Barbara is an alumnus of the South African School of Motion Picture Medium and Live Performance, where she obtained her Honours degree in Directing and Screenwriting. The passion for filmmaking took hold of her during the third year of her journalism studies when she made a 10-minute short film. She enjoyed the process so much she had to explore it further. “I completed my Journalism degree knowing very well that I was never going to become a journalist,” she says. Her choice of path began to pay off almost immediately: in 2014 Barbara and her team won the Nairobi edition of the 48 Hour Film Project (an achievement she still holds dearest to her heart). In that same year she was involved in the production of SENSE8, a Netflix series shot in her home country. By the time Barbara became a Mandela Rhodes Scholar in 2016, her vision and mission as a practitioner had become clearer, and her Honours graduation film won multiple accolades.

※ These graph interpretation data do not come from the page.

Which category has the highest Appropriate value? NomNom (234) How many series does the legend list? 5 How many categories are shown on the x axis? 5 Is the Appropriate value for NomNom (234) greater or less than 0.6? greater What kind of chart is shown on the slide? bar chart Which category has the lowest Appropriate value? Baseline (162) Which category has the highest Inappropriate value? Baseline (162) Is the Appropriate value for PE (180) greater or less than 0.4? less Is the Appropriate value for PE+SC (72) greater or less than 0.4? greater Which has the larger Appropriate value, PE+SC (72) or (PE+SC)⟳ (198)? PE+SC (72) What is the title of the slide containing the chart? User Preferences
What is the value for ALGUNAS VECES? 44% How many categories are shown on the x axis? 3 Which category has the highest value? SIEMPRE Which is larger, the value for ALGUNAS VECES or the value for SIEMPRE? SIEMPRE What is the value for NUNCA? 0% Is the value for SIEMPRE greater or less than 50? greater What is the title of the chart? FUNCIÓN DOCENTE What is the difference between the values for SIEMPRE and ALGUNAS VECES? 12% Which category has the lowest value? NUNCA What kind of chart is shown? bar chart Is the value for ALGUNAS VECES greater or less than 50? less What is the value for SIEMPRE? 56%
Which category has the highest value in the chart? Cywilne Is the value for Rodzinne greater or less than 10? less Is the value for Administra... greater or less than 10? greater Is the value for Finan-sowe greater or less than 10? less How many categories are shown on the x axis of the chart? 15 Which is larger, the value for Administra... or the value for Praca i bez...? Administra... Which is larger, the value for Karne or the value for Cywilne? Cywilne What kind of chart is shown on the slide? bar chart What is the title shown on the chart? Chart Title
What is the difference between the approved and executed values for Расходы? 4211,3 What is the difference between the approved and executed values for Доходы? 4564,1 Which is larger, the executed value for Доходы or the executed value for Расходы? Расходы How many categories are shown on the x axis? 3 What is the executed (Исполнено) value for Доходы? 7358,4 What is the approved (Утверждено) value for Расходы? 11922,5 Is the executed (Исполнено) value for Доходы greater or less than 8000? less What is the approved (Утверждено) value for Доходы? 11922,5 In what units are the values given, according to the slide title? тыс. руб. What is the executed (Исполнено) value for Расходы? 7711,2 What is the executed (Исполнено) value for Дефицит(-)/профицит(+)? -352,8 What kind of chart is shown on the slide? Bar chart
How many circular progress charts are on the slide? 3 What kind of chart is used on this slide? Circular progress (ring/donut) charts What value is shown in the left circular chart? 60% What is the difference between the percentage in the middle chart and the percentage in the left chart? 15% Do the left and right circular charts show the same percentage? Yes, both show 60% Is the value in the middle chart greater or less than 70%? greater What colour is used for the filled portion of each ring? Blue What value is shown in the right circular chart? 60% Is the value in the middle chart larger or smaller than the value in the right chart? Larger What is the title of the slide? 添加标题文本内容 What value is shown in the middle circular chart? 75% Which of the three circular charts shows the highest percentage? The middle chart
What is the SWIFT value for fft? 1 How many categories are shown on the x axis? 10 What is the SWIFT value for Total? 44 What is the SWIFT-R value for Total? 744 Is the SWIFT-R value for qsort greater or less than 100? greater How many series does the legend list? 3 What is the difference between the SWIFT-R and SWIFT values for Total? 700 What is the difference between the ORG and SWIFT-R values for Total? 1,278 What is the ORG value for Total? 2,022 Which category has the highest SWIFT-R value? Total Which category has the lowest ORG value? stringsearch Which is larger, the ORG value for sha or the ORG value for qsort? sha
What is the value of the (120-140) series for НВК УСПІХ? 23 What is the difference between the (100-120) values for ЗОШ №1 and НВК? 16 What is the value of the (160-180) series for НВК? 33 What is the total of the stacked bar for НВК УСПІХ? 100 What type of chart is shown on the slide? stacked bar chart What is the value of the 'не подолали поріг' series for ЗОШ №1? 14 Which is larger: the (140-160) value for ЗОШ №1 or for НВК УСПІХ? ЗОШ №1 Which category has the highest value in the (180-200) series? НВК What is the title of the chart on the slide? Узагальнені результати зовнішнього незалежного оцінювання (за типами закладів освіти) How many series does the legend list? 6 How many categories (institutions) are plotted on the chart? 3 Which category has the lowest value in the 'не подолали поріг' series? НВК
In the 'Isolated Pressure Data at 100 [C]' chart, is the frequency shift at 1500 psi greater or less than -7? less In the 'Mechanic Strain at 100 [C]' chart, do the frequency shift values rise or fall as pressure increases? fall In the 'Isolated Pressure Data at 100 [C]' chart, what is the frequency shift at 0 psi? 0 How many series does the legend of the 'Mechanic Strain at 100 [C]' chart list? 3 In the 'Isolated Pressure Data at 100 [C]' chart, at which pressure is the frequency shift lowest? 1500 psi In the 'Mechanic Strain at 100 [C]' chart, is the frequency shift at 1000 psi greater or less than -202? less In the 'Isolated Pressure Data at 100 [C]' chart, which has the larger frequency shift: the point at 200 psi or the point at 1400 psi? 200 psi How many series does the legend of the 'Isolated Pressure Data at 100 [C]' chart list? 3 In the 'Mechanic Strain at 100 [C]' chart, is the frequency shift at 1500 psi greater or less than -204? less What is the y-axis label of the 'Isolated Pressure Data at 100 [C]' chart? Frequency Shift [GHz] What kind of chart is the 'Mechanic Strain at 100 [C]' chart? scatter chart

Barbara’s commitment to her work is fueled by the world she grew up in and the stories that were missing from it. As a child who watched lots of television in the 1990s she never saw images or stories that represented her own reality or that of anyone she knew personally. “Growing up and becoming more exposed to that kind of material made me realise how desperately I needed to see myself and people who look like me. Representation on screen can mold your mind into certain beliefs which can either be empowering or limiting. The kind of images that you are exposed to about yourself can really determine who you are in life, what you believe you should and can aspire towards and what is possible for you,” she explains.

Barbara’s studies empowered her with the tools to dig deep and approach representation in a skillful way. For her Honours thesis she worked to solidify African children’s sense of identity by highlighting what African people believe and value. Her thesis was on creating content for African children based on indigenous stories. “There is so much film and TV work that has been done internationally based on indigenous stories but for us it hasn’t been tapped into quite as much. Let’s face it, Lion King is not an indigenous story!” Barbara is committed to ensuring that young Africans always have people on their screens who look like them and stories that are familiar to them, allowing them to imagine that they can be anything in the world. For Barbara it is not just about empty representation but Africans seeing themselves shown accurately: as more than just diseased, war-torn, and chaotic. “I’m over it, we’re not that, we’re so much more. We are multi-dimensional characters and my work is committed to making that so,” she says.

The challenge of making a living through film still poses a deterrent, but Barbara advocates for film as field of study in Africa. She believes that creativity plays a very important role: not only for entertainment - which she terms “getting human-beings through the drudgery of normal life” - but also in order to reflect society back to itself. She would like to see an expansion of the African perspective and more Africans bringing their lived experiences to filmmaking and telling a multitude of stories.

Asked what her dream project would be, Barbara chuckles and then says she would love to tell the story of a polyamorous black African woman. She wants to see a time in which that story could be told as a success story without being shrouded in shame. Thanks to the work of practitioners like Barbara, that time may come sooner than we think.